++++ Фрагмент документа ++++
Сочинение: Пушкин в Москве
Второй период жизни Пушкина в Москве относится к времени после возвращения его из ссылки, то есть с осени 1826 года до весны 1831 года, когда Пушкин окончательно переехал в Петербург.
28 августа 1826 года начальник Главного штаба Дибович записал резолюцию Николая: «Высочайше повелено Пушкина призвать сюда. Для сопровождения его командировать фельдъегеря. Пушкину позволяется ехать свободно под надзором фельдъегеря, не в виде арестанта. Пушкину прибыть прямо ко мне».
В ночь на 4 сентября за ним приехали в Михайловское. Арина Родионовна, испуганная за своего питомца, плачет навзрыд. Жандарм торопит. Пушкин спешно посылает в Тригорское садовника Архипа за своими пистолетами, без них ехать не хочет. Рано утром выезжает в Псков. 8 сентября он в Москве, и, в четыре часа дня, в дорожном костюме, усталый, прибывает в Чудов дворец и предстает перед императором.
Не зная о подлинных намерениях царя, Пушкин готов был, как писал в своих письмах друзьям, с ним «условливаться» (будто Николай I был человеком, словам которого можно было верить!). Новый царь, всего лишь две недели тому назад официально коронованный, был только на три года старше Пушкина. Все, кто видел когда-либо Николая, утверждали, что он всегда позировал, выражение его лица могло быть свирепым, торжественным, любезным, сочувственным, но никогда не отражало истинных его чувств и мыслей.На допросах декабристов, стремясь вырвать нужные признания, он соответственно моменту менял маски. В одних случаях грозил сгноить в Крепости, заковать в кандалы, уморить голодом, применял и другие приемы деморализации, подавления воли арестованных. Иногда же он прикидывался другом народа, реформатором, даже плакал, уверяя, что сам готов выполнить программу, за которую боролось тайное общество. При этом он оказался таким искусным актером, что даже столь убежденный декабрист, как Каховский услышав уверения царя, что он хочет быть «отцом отечества», поддался обману и писал ему из крепости: «Добрый государь, я видел слезы сострадания на глазах Ваших». В некоторых случаях Николай действовал «лаской». Так, декабриста Гангеблова он «отечески» журил: «Что вы, батюшка, наделали...» На иных он пытался воздействовать «заботой» о семьях и т. д. Только утонченным лицемерием царя можно объяснить, что некоторые декабристы, находясь в крепости, писали ему письма, в которых всерьез давали советы, какими путями нужно и можно реформировать Россию.
++++ Предоставленный перечень ++++
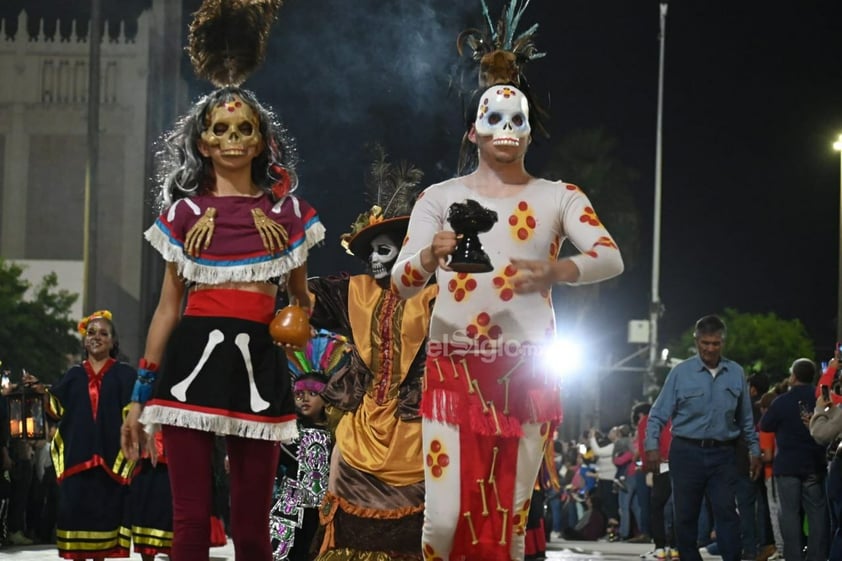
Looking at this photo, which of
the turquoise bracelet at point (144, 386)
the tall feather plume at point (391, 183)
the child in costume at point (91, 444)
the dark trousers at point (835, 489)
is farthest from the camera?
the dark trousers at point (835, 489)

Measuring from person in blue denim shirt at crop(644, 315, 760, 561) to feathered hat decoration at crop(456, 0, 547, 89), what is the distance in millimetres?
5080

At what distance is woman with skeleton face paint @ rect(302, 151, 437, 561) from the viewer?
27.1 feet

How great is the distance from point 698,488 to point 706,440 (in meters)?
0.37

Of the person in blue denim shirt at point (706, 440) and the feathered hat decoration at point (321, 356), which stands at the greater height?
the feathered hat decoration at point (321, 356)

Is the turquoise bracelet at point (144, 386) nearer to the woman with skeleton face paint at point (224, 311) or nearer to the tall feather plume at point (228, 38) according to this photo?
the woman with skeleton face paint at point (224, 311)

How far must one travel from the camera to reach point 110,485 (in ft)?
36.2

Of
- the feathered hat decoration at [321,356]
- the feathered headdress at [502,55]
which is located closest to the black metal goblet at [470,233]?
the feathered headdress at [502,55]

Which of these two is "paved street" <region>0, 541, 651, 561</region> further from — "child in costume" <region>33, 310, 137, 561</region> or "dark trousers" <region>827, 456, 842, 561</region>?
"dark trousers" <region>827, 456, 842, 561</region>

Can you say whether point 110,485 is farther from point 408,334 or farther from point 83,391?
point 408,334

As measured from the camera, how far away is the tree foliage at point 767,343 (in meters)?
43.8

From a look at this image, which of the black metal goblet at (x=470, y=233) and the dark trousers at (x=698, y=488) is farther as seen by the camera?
++++
++++ Предоставленный перечень ++++
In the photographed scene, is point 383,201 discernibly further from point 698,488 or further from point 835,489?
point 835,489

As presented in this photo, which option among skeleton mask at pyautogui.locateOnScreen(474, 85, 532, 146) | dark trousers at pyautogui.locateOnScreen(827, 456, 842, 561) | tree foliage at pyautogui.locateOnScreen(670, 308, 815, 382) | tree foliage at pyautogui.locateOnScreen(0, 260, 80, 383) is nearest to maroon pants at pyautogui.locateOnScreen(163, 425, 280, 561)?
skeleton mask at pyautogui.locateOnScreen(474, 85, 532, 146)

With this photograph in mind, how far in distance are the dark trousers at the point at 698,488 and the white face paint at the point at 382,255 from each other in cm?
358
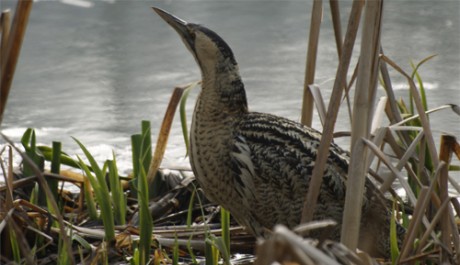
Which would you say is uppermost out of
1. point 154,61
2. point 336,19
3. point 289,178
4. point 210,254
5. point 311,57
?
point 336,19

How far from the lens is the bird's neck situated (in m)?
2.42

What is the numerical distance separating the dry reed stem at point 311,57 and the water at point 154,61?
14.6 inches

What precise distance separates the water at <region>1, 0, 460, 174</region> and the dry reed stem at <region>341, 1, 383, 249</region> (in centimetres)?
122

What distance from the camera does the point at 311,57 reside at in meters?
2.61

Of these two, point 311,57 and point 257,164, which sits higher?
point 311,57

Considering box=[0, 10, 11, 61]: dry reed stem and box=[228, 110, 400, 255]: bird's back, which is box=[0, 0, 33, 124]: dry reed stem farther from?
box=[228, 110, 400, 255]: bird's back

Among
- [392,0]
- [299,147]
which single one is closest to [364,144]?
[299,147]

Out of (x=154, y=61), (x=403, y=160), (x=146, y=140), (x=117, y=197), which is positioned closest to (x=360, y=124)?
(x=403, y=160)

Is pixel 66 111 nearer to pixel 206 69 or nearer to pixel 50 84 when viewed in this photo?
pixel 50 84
++++
++++ Предоставленный перечень ++++
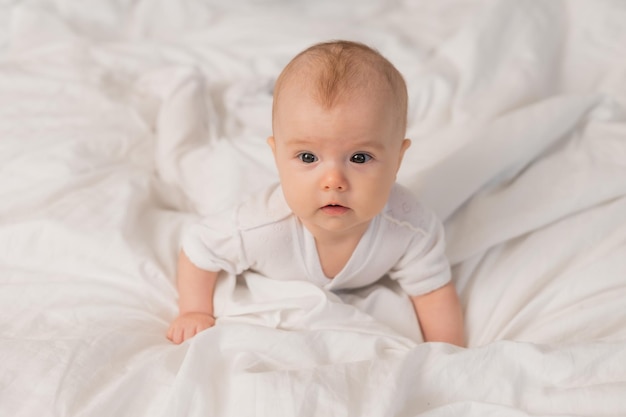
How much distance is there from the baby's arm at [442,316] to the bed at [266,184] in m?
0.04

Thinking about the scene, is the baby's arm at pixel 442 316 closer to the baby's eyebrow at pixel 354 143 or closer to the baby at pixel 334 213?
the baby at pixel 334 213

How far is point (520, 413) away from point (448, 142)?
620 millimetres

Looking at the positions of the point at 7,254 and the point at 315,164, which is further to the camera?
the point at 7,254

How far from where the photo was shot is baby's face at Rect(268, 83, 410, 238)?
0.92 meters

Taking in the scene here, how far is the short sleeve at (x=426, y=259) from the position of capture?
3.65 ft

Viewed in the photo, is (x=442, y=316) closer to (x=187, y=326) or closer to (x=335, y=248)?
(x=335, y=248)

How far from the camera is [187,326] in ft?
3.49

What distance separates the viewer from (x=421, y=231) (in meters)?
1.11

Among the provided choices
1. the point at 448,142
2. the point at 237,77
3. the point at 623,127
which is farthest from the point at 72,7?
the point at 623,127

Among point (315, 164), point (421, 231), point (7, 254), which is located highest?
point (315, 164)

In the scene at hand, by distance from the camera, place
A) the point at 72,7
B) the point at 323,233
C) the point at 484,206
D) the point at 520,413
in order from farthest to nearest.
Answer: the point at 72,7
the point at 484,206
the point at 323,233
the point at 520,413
++++
**Задания для выполнения:**
• a. Перепишите из сочинения о Пушкине в Москве отрывок, который начинается словами «28 августа 1826» и продолжается до слов «предстает перед императором.» включительно.
• b. Выведите только строки перечня, начиная со строки с «Looking at this photo, which of» и до строки с «From a look» включительно. В них замените «camera» на «viewer», а всё остальное оставьте без изменений.

**Ответы на задания:**
• a.
28 августа 1826 года начальник Главного штаба Дибович записал резолюцию Николая: «Высочайше повелено Пушкина призвать сюда. Для сопровождения его командировать фельдъегеря. Пушкину позволяется ехать свободно под надзором фельдъегеря, не в виде арестанта. Пушкину прибыть прямо ко мне».
В ночь на 4 сентября за ним приехали в Михайловское. Арина Родионовна, испуганная за своего питомца, плачет навзрыд. Жандарм торопит. Пушкин спешно посылает в Тригорское садовника Архипа за своими пистолетами, без них ехать не хочет. Рано утром выезжает в Псков. 8 сентября он в Москве, и, в четыре часа дня, в дорожном костюме, усталый, прибывает в Чудов дворец и предстает перед императором.

• b.
Looking at this photo, which of
the turquoise bracelet at point (144, 386)
the tall feather plume at point (391, 183)
the child in costume at point (91, 444)
the dark trousers at point (835, 489)
is farthest from the viewer?
the dark trousers at point (835, 489)

Measuring from person in blue denim shirt at crop(644, 315, 760, 561) to feathered hat decoration at crop(456, 0, 547, 89), what is the distance in millimetres?
5080

At what distance is woman with skeleton face paint @ rect(302, 151, 437, 561) from the viewer?
27.1 feet

How great is the distance from point 698,488 to point 706,440 (in meters)?
0.37

Of the person in blue denim shirt at point (706, 440) and the feathered hat decoration at point (321, 356), which stands at the greater height?
the feathered hat decoration at point (321, 356)

Is the turquoise bracelet at point (144, 386) nearer to the woman with skeleton face paint at point (224, 311) or nearer to the tall feather plume at point (228, 38) according to this photo?
the woman with skeleton face paint at point (224, 311)

How far must one travel from the viewer to reach point 110,485 (in ft)?
36.2

Of
- the feathered hat decoration at [321,356]
- the feathered headdress at [502,55]
which is located closest to the black metal goblet at [470,233]?
the feathered headdress at [502,55]

Which of these two is "paved street" <region>0, 541, 651, 561</region> further from — "child in costume" <region>33, 310, 137, 561</region> or "dark trousers" <region>827, 456, 842, 561</region>?
"dark trousers" <region>827, 456, 842, 561</region>

Can you say whether point 110,485 is farther from point 408,334 or farther from point 83,391?
point 408,334

As measured from the viewer, how far away is the tree foliage at point 767,343 (in meters)?
43.8

From a look at this image, which of the black metal goblet at (x=470, y=233) and the dark trousers at (x=698, y=488) is farther as seen by the viewer?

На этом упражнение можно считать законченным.